Bloomberg anunció su salida de la carrera después de un final decepcionante en el Súper Martes en la lista de estados que representan casi un tercio del total de delegados disponibles en el concurso de nominación demócrata. Ganó solo el territorio de Samoa Americana y recogió varias docenas de delegados en otros lugares. Biden, mientras tanto, ganó en grande en los estados del sur donde Bloomberg había gastado decenas de millones de dólares e incluso con cautela esperaba una victoria.

“Hace tres meses, entré en la carrera por la presidencia para derrotar a Donald Trump”, dijo Bloomberg en un comunicado. “Hoy, me voy de la carrera por la misma razón: para derrotar a Donald Trump, porque para mí es claro que quedarse hará que sea más difícil lograr ese objetivo”.

Dos de los antiguos rivales demócratas de Bloomberg, Amy Klobuchar y Pete Buttigieg, abandonaron la carrera y respaldaron a Biden como la alternativa moderada al senador de Vermont Bernie Sanders justo el día antes del Súper Martes.

Bloomberg realizó una campaña sin precedentes desde el principio . Su entrada tardía a la carrera en noviembre lo llevó a saltarse la campaña en los primeros cuatro estados con derecho a voto de Iowa, New Hampshire, Nevada y Carolina del Sur. Colgó su éxito el Súper Martes, gastando al menos $ 180 millones en publicidad en esos estados, pero había planeado continuar en el calendario primario, ya gastando millones en publicidad en estados como Florida, Michigan y Pennsylvania. Antes de que los resultados llegaran el martes, proyectó confianza mientras hacía campaña en Florida, solo para que sus ayudantes dijeran que la campaña volvería a evaluar al día siguiente.

Los votantes finalmente rechazaron el argumento de Bloomberg de que él era el candidato mejor preparado para enfrentarse al presidente Donald Trump. El presidente republicano había prestado mucha atención al concurso de nominación demócrata y había estado especialmente obsesionado con Bloomberg. Trump regularmente criticó a su compañero neoyorquino en Twitter, burlándose de su baja estatura llamándolo “Mini Mike” y alegando que Bloomberg era el candidato contra el que quería competir. El martes, calificó los resultados como una “destrucción completa” de la reputación de Bloomberg.

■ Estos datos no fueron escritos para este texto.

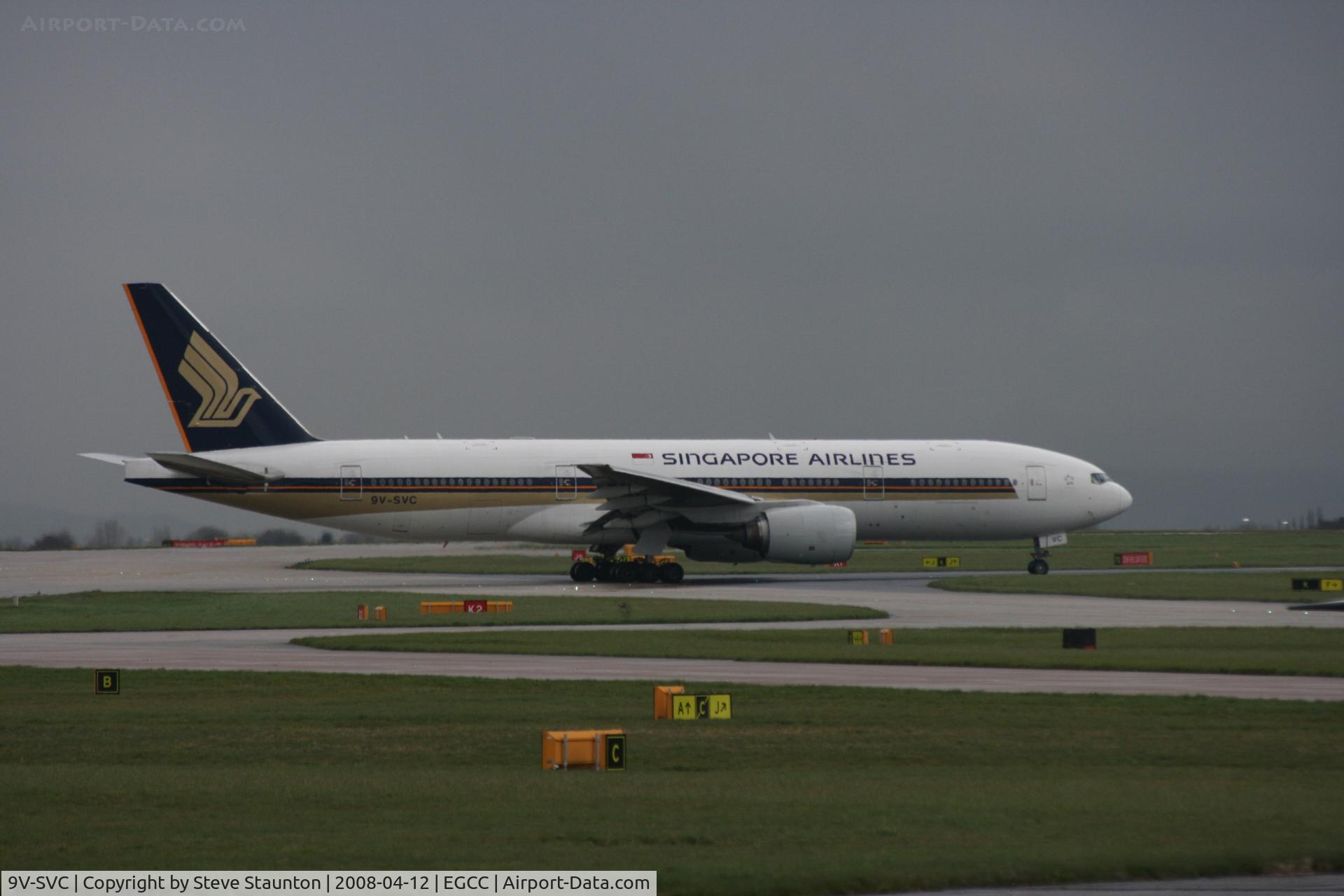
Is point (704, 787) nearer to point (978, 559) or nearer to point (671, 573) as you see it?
point (671, 573)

Bloomberg, de 78 años, es uno de los hombres más ricos del mundo, con un valor estimado de $ 61 mil millones. Su fortuna proviene de la compañía de medios y datos financieros que lleva su nombre, que comenzó en la década de 1980. Además de servir 12 años como alcalde de Nueva York, se esforzó por formar grupos progresistas al invertir cientos de millones de dólares en combatir el cambio climático y frenar la violencia armada.

En las primeras semanas de su campaña, utilizó su gran fortuna para presentarse a los votantes fuera de Nueva York en sus propios términos, y sus rivales lo acusaron de intentar comprar la nominación del partido y la Casa Blanca. A medida que se acercaba la votación, el ex republicano se vio obligado a enfrentarse a sus rivales demócratas apareciendo junto a ellos en un escenario de debate. Su primera actuación fue inestable y desigual y causó que los votantes lo vieran con un ojo más crítico.

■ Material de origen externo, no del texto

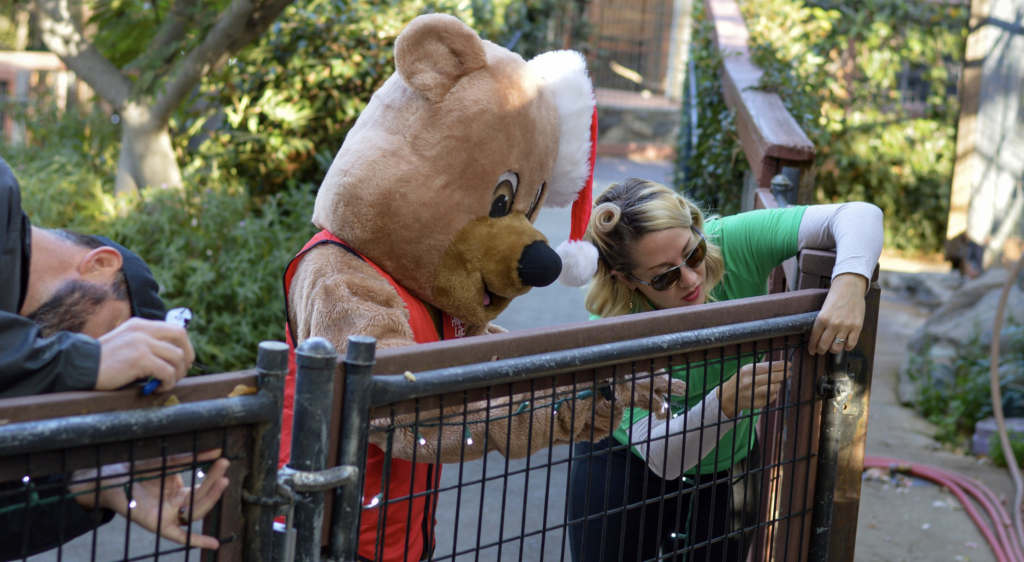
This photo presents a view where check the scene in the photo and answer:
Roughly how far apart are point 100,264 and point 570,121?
1.18 meters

Resultó incapaz de superar las críticas constantes sobre el uso de Nueva York de la práctica policial de parar y registrar bajo su mandato como alcalde, que desproporcionadamente apuntó a jóvenes negros y latinos en busca de armas. La práctica terminó después de que un juez federal lo declaró inconstitucional, y Bloomberg se disculpó por usarlo semanas antes de anunciar su candidatura presidencial.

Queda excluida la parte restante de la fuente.